Source -
--- start ---

According to reports, the association’s members who thronged the Kano NNPC depot as early as 7 am on Monday, September 5, 2022, and promised to lock down all the depots in the north for three days until their dues were paid.

Speaking, the Secretary of the Association, Alhaji Gana Girgire, said the government owes them unpaid transportation accumulated money for 10 months, and nobody is talking to them about the payments.

He said apart from the non-payment of the transportation accumulated money; their members face serious problems of lack of good roads after loading from the south and insecurities.

Gana hints that the prices of trailer tires have skyrocketed, and they had to struggle when their tires are damaged because of bad roads.

“For these and many more reasons we are embarking on this three-day picketing and protests till our money are paid,” he added.

Recall, that the country has been recently faced with fuel scarcity as members of IPMAN claimed that with the current business environment, it is unrealistic for them to be selling Premium Motor Spirit (PMS), popularly known as petrol at N165 per litre.

It was also gathered that the scarcity was caused by a cut in the supply of petrol by 22 per cent to 65.24 million litres per day on June 20, 2022, from 79.53 litres per day in May.

This, coupled with the inability of operators to move available products from depots to their retail outlets because of the high cost of diesel, now going for N820 per litre, culminated in the present shortage of fuel.

Speaking on the situation, Akinrianade stated that this is as a result of the operating environment which has become hostile to their businesses.

Akinrinade specifically stated that the petroleum marketers were not on strike as feared but have found it difficult to operate considering the dependence on diesel whose price has skyrocketed.

--- end ---

Prompt 1 - According to the news report, for how many months has the government failed to pay the association's transportation money?
Prompt 2 - Please repeat the stretch of the news report from "This, coupled with" through "shortage of fuel.".
Prompt 3 - Shorten the paragraph of the news report that begins "He said apart from the non-payment" to one sentence, keeping its main facts.
The lines are separate material, unrelated to the news report.

Record extracts -
--- start ---

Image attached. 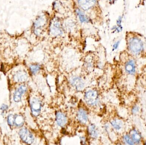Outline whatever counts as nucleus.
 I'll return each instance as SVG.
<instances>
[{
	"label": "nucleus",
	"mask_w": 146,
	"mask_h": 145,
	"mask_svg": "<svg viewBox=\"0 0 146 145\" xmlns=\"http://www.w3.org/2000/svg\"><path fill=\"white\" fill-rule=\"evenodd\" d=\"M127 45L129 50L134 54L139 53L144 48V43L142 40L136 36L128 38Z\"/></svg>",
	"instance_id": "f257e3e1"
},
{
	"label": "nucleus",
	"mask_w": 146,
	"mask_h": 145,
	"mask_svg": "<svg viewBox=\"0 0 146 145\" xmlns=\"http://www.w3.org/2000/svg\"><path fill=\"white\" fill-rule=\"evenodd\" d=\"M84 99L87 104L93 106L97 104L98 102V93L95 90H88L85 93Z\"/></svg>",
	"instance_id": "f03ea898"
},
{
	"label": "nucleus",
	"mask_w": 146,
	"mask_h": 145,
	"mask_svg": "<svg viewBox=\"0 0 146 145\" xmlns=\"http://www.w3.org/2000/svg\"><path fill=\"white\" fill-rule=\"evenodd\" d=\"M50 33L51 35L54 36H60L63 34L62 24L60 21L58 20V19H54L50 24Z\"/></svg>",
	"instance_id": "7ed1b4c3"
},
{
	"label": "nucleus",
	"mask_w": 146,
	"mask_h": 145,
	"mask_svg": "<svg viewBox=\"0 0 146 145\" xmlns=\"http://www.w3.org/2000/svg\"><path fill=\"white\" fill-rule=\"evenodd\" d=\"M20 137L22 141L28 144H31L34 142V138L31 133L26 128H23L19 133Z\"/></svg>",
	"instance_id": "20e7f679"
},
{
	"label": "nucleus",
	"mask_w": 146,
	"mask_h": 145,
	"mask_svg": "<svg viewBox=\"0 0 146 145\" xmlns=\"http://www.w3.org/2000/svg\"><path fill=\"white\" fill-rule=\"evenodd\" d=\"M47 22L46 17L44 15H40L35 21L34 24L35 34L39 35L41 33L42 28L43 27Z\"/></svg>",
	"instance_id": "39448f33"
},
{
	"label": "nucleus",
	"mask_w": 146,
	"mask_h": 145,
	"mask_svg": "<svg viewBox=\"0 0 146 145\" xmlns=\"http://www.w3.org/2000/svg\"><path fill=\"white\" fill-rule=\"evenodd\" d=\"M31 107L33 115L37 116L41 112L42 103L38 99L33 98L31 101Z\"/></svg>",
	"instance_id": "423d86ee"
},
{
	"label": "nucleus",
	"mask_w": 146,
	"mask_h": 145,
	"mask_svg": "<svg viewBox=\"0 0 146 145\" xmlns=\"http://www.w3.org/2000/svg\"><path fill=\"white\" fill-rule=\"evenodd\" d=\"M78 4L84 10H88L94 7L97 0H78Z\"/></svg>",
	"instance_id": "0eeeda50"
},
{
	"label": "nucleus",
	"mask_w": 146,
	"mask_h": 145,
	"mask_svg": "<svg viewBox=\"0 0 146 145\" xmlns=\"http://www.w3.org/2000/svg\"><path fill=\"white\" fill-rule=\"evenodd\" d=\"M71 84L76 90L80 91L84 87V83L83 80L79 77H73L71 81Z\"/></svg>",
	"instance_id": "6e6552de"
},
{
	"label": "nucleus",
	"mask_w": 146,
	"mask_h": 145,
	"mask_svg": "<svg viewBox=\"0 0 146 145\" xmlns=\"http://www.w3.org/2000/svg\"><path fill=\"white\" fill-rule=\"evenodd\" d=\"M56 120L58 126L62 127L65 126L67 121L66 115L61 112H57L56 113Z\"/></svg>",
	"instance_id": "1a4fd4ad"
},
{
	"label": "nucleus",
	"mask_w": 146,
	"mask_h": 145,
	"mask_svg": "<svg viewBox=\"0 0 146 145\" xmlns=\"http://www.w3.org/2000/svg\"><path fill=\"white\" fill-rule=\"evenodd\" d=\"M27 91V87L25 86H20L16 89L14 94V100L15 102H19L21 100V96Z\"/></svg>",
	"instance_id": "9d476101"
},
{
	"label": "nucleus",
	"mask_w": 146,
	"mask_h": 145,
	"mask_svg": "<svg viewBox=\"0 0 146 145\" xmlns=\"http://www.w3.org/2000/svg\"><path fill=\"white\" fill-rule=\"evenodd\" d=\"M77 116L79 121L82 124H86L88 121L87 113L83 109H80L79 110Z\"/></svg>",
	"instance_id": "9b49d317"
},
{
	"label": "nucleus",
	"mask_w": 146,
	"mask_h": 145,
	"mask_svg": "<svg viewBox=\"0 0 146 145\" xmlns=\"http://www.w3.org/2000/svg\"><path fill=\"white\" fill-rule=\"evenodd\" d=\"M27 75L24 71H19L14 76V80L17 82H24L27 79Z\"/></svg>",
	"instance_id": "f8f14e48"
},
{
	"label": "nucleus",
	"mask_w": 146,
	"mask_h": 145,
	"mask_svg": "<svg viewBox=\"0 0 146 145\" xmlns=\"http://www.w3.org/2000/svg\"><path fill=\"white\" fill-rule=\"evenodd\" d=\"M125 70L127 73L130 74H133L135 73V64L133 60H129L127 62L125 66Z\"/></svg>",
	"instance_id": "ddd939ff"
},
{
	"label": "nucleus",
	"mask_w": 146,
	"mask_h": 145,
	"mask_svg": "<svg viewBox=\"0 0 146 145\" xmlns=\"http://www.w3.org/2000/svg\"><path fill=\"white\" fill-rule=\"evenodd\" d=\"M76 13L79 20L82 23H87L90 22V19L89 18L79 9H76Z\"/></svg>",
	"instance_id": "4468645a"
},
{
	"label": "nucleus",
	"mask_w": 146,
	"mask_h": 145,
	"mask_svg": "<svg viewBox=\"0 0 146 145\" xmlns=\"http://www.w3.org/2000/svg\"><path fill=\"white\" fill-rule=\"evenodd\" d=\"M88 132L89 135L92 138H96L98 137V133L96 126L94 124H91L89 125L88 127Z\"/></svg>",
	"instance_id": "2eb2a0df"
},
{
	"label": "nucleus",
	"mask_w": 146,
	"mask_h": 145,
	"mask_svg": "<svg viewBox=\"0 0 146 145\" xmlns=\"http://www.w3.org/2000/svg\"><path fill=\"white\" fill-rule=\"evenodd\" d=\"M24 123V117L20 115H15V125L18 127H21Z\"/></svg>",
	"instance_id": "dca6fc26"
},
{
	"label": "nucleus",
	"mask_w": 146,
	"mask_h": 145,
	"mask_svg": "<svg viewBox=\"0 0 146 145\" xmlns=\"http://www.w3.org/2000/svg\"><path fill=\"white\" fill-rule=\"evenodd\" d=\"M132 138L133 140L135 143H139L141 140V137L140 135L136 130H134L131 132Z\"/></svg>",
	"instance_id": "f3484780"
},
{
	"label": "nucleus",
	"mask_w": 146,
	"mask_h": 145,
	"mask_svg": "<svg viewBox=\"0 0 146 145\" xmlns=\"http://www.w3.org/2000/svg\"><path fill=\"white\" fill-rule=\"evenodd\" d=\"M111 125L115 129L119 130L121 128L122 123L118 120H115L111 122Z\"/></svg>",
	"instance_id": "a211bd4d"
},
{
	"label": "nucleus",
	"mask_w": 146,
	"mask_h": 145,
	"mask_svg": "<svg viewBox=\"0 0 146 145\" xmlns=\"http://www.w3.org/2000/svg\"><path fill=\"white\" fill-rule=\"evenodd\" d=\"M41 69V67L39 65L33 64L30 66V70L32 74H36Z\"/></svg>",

--- end ---

Correct result 1 - 10 months.

Correct result 2 -
This, coupled with the inability of operators to move available products from depots to their retail outlets because of the high cost of diesel, now going for N820 per litre, culminated in the present shortage of fuel.

Correct result 3 - Besides the unpaid transportation money, the secretary said, the members face bad roads after loading from the south and insecurity.